His featherweight e-bike recently set a new Guinness World Record for the Lightest Electric Bicycle – Prototype.
The Freicycle took Freiburg the better part of a year to design and build, serving as part of a project for his doctoral degree.
Built on a carbon Merida Scultura road bike, the Freicycle benefited from the start with an ultralightweight frame weighing less than 2.2 lb (1 kg).
Freiburg kept the rest of the weight down with as much carbon fiber as possible for critical load-bearing components such as the wheels, fork, and cranks.
Other components that couldn’t be sourced light enough were 3D-printed, such as special ultralight pedals.
But of course, the beating heart and soul of any electric bicycle are the motor and battery.
For the motor, Dennis relied on a decidedly low-tech but lightweight solution: a friction drive.
Lightweight hub motors and mid-drive motor exist, but they can’t compare to the minimalism of a properly-designed friction drive.
These types of e-bike drives have been around for decades due to their simplicity. A powered roller is pressed against the bicycle tire, requiring minimal mounting and zero gearing. Freiburg used a brushless RC helicopter motor capable of putting out 600 watts of power, wrapped in an abrasive sleeve to provide grip to the rear tire.
The torque of the motor causes its simple mount to swing down and engage the rear tire. When the motor’s power is cut, the spring-loaded mechanism pulls it back out of the way of the tire. Simple. Effective. Light.
Since the Freicycle was built in Europe, the motor is limited to a street-legal 250 W and a top speed of 15.5 mph (25 km/h). But when unlimited, the Freicycle can apparently reach speeds of up to 30 mph (48 km/h) with its full 600 W of power.

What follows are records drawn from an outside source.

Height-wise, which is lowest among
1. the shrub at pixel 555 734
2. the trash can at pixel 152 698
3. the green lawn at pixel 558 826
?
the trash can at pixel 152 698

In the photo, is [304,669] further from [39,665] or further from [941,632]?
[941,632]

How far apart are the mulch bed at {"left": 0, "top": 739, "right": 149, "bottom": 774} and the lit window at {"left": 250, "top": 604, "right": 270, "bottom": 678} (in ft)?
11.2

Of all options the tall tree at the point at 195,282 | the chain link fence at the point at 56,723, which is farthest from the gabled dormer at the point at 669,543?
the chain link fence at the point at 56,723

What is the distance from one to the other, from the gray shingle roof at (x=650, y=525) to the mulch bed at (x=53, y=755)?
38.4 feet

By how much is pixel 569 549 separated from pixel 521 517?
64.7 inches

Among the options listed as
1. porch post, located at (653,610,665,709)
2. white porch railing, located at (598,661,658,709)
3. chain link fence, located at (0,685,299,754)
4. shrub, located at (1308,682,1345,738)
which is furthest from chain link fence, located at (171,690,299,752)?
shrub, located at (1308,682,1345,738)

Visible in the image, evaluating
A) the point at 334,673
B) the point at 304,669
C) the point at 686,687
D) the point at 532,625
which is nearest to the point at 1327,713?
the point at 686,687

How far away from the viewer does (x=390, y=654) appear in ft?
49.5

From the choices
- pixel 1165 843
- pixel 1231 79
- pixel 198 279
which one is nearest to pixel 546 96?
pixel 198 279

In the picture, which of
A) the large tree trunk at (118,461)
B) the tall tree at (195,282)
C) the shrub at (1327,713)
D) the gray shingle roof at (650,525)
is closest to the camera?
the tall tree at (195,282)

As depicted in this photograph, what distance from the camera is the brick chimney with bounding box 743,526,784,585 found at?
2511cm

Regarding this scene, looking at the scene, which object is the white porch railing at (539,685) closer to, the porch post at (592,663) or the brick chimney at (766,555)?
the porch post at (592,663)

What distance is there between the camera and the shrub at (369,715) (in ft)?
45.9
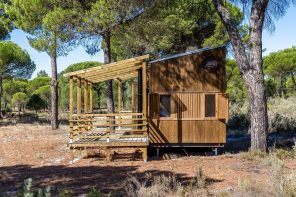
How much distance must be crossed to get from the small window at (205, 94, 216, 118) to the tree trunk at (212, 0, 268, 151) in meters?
1.44

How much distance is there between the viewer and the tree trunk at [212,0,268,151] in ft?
36.9

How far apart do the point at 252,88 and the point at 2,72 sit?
24462mm

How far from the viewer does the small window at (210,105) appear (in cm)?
1253

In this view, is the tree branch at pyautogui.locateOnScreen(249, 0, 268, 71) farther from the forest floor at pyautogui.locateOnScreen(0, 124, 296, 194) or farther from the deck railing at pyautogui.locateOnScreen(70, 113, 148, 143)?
the deck railing at pyautogui.locateOnScreen(70, 113, 148, 143)

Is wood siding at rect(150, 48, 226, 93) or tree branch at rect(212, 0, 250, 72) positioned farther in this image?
wood siding at rect(150, 48, 226, 93)

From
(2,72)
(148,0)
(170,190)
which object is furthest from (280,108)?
(2,72)

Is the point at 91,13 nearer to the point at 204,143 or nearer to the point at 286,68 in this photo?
the point at 204,143

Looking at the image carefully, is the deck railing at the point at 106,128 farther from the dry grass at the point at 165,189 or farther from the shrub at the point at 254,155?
the dry grass at the point at 165,189

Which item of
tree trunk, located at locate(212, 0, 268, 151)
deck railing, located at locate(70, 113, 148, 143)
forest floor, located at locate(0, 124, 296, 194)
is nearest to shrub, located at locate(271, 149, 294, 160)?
forest floor, located at locate(0, 124, 296, 194)

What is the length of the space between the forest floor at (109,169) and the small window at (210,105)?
1363mm

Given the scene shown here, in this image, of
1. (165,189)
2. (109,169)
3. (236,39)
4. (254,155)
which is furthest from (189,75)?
(165,189)

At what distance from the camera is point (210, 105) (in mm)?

An easy way to save on weight would be to install a tiny battery. A watch battery might make the wheel spin a revolution or two with a step-up converter, but it wouldn’t take you very far.
To cut down on shenanigans like that, Guinness requires a battery of at least 137 Wh for a valid record attempt.
Freiburg built a regulation battery and managed to stuff it inside a lightweight drink bottle held in place by a 3D-printed bottle cage. The bottle cap even serves double duty as the on/off switch, which you can see in the video below.
The battery isn’t huge, but with enough pedaling it will apparently take the rider between 12-22 miles (19-35 km).
I’ve ridden lightweight e-bikes before that passed the one-finger lift test, but I’ve never seen a 15 lb e-bike.
And while this obviously isn’t something that you can buy today, the DIY nature of the project is still impressive. We’ve featured a number of DIY e-bike builds and even undertaken our own. But we’ve never seen anything quite like this!
As e-bike construction continues to evolve and more carbon fiber e-bikes reach production in the coming months, it will be interesting to see if a retail e-bike can ever challenge Dennis for the record.